Nemeria tornava in camera da Noriko e Batuffolo esausta, aspettava che si addormentassero e andava al campo del fuoco, dove l'attendeva Pavona. Era tornata spesso sotto le fattezze di un corvo o di un topo grigio, non più grande di un pugno. L'addestramento con lei era pesante, molto più di quello con Roshanai, ma la sua vicinanza aveva il potere di alleggerire la fatica e dissiparla in una tensione che le imponeva di impegnarsi ancora di più. Gli esercizi dove doveva dare una forma alla fiamma erano i più difficili, soprattutto quando la obbligava a mantenere la concentrazione e, contemporaneamente, a fare dei calcoli o a recitare una filastrocca. Spesso Pavona le chiedeva di cantare delle canzoni tipiche della tribù e, anche dopo la fine dell'addestramento, se Nemeria non l'aveva conclusa, la esortava a terminare. Lei si limitava ad ascoltare e il suo sguardo vagava lontano, al di là delle mura e oltre il presente.
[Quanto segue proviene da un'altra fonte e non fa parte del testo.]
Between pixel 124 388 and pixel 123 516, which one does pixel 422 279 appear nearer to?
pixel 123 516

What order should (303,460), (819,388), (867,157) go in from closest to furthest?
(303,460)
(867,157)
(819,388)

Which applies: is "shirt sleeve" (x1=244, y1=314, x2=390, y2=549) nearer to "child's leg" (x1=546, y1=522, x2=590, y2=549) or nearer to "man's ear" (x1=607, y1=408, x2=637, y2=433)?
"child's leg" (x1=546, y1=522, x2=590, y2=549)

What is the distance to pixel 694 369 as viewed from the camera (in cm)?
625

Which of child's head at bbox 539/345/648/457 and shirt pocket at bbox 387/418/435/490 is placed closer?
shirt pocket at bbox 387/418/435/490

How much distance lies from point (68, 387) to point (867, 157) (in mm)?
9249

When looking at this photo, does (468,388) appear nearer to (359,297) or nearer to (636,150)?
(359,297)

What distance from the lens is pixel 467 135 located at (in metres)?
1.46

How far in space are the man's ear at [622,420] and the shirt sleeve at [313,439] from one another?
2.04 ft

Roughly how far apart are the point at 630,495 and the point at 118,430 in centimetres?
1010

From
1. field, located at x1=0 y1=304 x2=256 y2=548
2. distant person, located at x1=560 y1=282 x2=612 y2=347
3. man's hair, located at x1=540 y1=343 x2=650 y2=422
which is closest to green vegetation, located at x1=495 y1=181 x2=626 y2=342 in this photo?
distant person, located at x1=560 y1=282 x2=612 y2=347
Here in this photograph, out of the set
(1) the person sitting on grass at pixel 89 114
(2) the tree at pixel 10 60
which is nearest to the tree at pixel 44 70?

Se la compagnia di Pavona era ricercata e attesa, gli incontri con Roshanai risvegliavano una commistione di sentimenti che Nemeria faticava a tenere a bada. Non aveva idea di cosa provasse Durga, ma nel suo cuore non c'era altro che odio, un odio misto a rabbia che doveva sforzarsi di reprimere. Se non fosse stato per la pietra di luna e per gli avvertimenti di Pavona, si sarebbe lasciata travolgere e inghiottire fino a consumarsi.

- Stai solo facendo il suo gioco. - l'aveva redarguita Noriko una sera, ma Nemeria non l'aveva ascoltata.

All'interno della sua corazza, non c'era spazio per altro se non per la risolutezza di non farsi schiacciare da una donna del genere e, in confronto alla rabbia che le ribolliva nelle vene, l'odio di cui si era rivestita era una cella con le pareti di ghiaccio, così spesse da intirizzirle l'anima. Non importava quanto faticoso fosse l'allenamento o quanto Roshanai la spingesse al suo limite: l'umiliazione della sconfitta e il peso dell'inadeguatezza la spingevano a rialzarsi sempre, anche quando era la sola forza di volontà a tenerla in piedi. Le bacche tanu erano una tentazione, una promessa di forza più suadente di Agni. Le riponeva sotto il materasso, nell'angolo più lontano e polveroso per non cedervi, perché avrebbe dovuto ripagare l'energia ricevuta con altre e più pesanti notti insonni.